More specifically, the study finds that patients who have the highest success rates and become hearing care advocates (eg, recommend hearing aids and services to peers, etc) are those who have visited dispensing offices that:

  1. Ensure proper fit and comfort of the hearing aid (eg, make quality impressions/earmolds and perform hearing aid programming that utilizes the full residual hearing area);
  2. Achieve good sound quality (eg, use a hearing aid analyzer to check hearing aid function);
  3. Keep return visits to a minimum (eg, 3 or fewer per year)
  4. Have positive dispenser attributes (eg, professional, caring, helpful, etc)
  5. Have positive office/practice attributes (eg, clean, professional, updated decor, etc)
  6. Verify the hearing aid fitting using real-ear measurement (REM on all patients)
  7. Use a subjective benefit measurement (eg, COSI, APHAB, SAC/SOAC, etc)
  8. Use loudness discomfort measurement (ie, define UCLs and the residual hearing area)
  9. Use objective benefit measurement (eg, word recognition, HINT, QuickSIN, etc)
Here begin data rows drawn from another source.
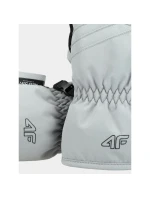 Dámské lyžařské rukavice model 21721565 dámské - 4F Dámské lyžařské rukavice model 21721565 dámské - 4F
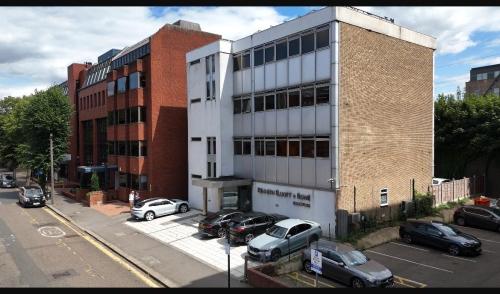 New Enterprise House, 18 Eastern Road, Romford, RM1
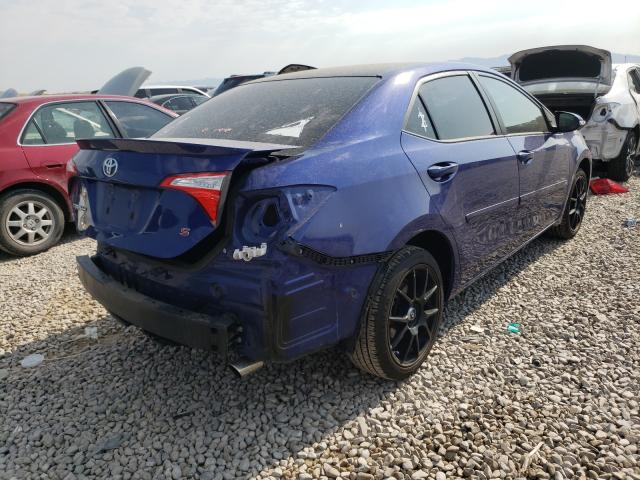 Photo 3 VIN: 5YFBURHE0FP296654 - TOYOTA COROLLA L 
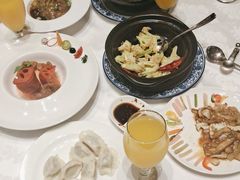 -臻宝中餐厅·大连菜·海鲜·融合菜(大连一方城堡豪华精选酒店)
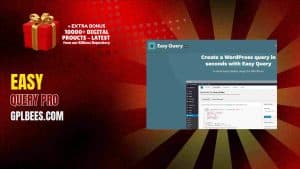 Easy Query Pro - Buy GPL 29 at Best Price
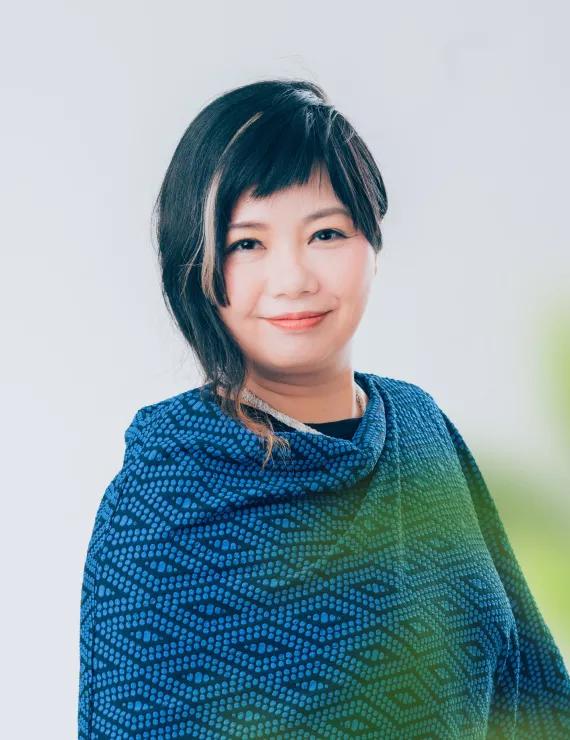 Photo of Yam Yvonne, IFS therapist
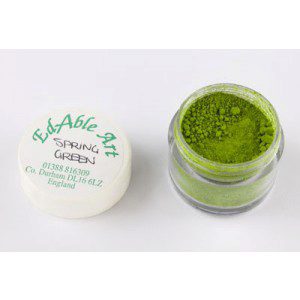 EA Powder Dusting Colours - Spring Green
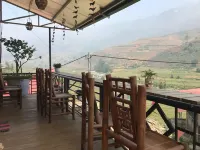 Moc Anh House - pemandangan pegunungan
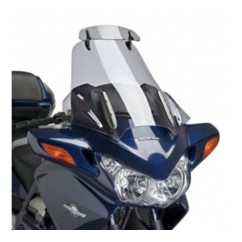 PUIG CUPULA TOURING-VISERA HONDA PANEUROPEAN 02-16 AHUMADO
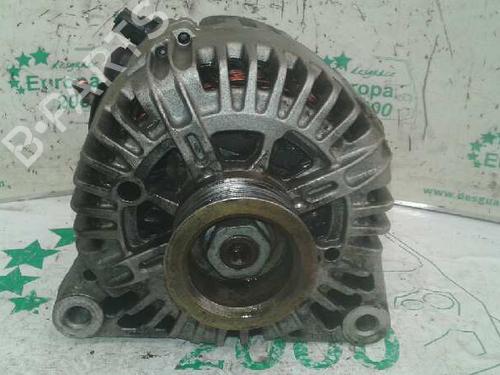 Used Alternator PEUGEOT 206 Hatchback (2A/C) 1.4 HDi eco 70 (68 hp) 113862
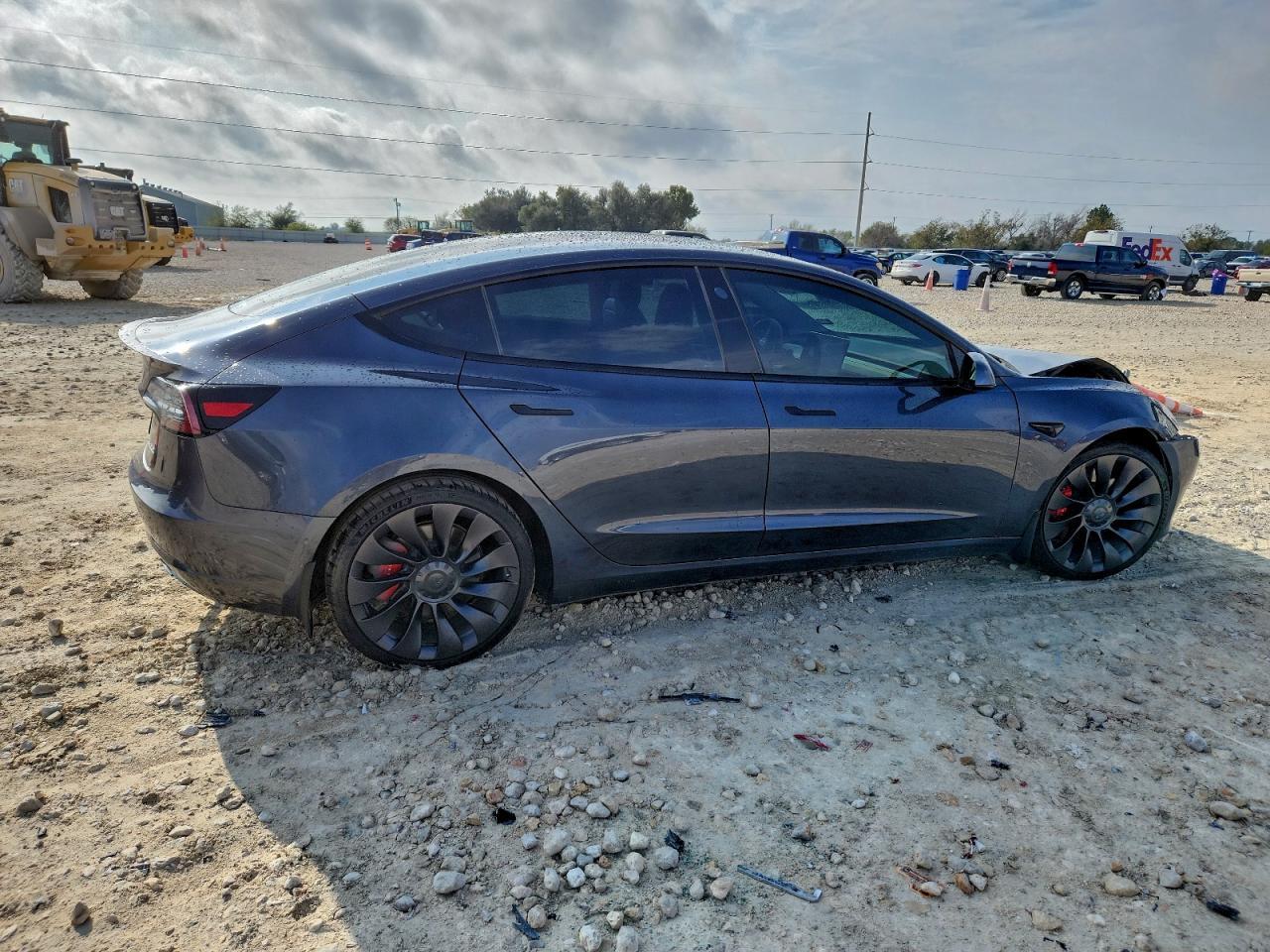 2021 TESLA MODEL 3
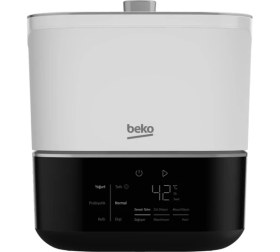 Resim Probiyotik Yoğurt ve Kefir Yapım Makinesi, Beyaz, Kolay Kullanım 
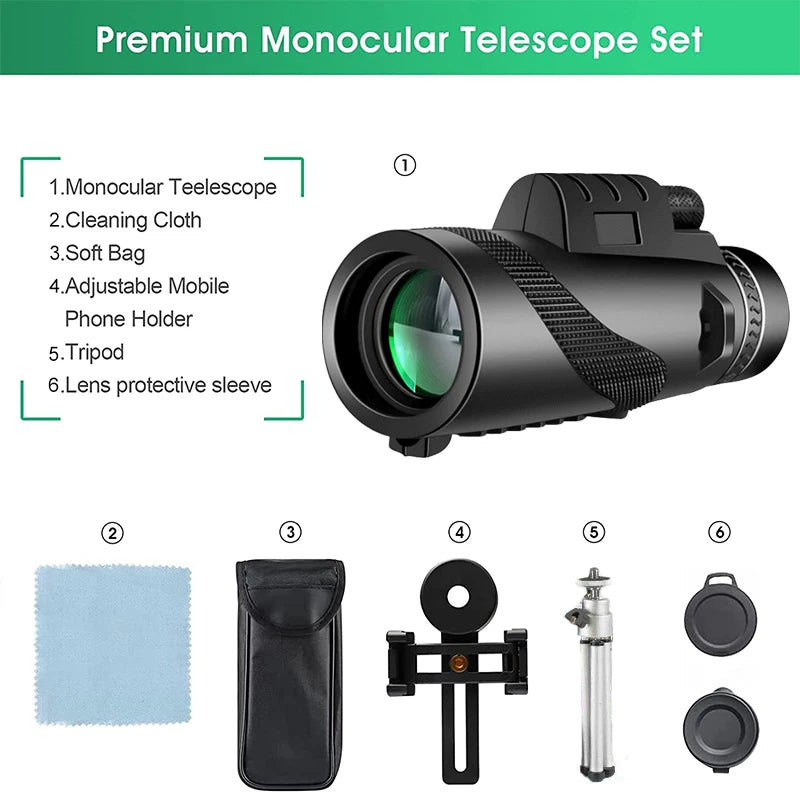 Infinite Horizon Telescope (Complete Product) - Martsgaia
Other notable protocol items found to have a significant positive impact include: the administration of a customer satisfaction survey (eg, post-fitting validation); distribution of a self-help book; 1 to 2 hours of counseling time in the first month; and hearing testing being conducted in a sound booth (see Tables 3a-b in the lead article). Further, these protocol items appear to be additive; the more of them the dispensing office does, the better chance for patient/dispenser success (see Figures 6 and 7, also from the lead article).

The idea that a comprehensive protocol yields significantly higher levels of success with hearing instruments certainly isn’t new or shocking. The Hearing Industries Association’s “Consumer Journey” research and other papers have hinted at the same. My guess is that, when most dispensing professionals look at the above list, they’ll say to themselves, “I do that; I do that; I do that…” But, judging from HR‘s dispenser surveys, the items that probably stand out for many are the routine use of a hearing aid analyzer, REM, and objective and subjective benefit measures. My hope is that, should these items be absent from your dispensing protocol, this study will get you to reassess their value.

There is a lot more research to be done on this topic, and I suspect the data presented here will generate some heated debate. However, in my view, that debate is key to lifting the hearing care field to even higher levels of customer satisfaction and better, more consistent patient outcomes.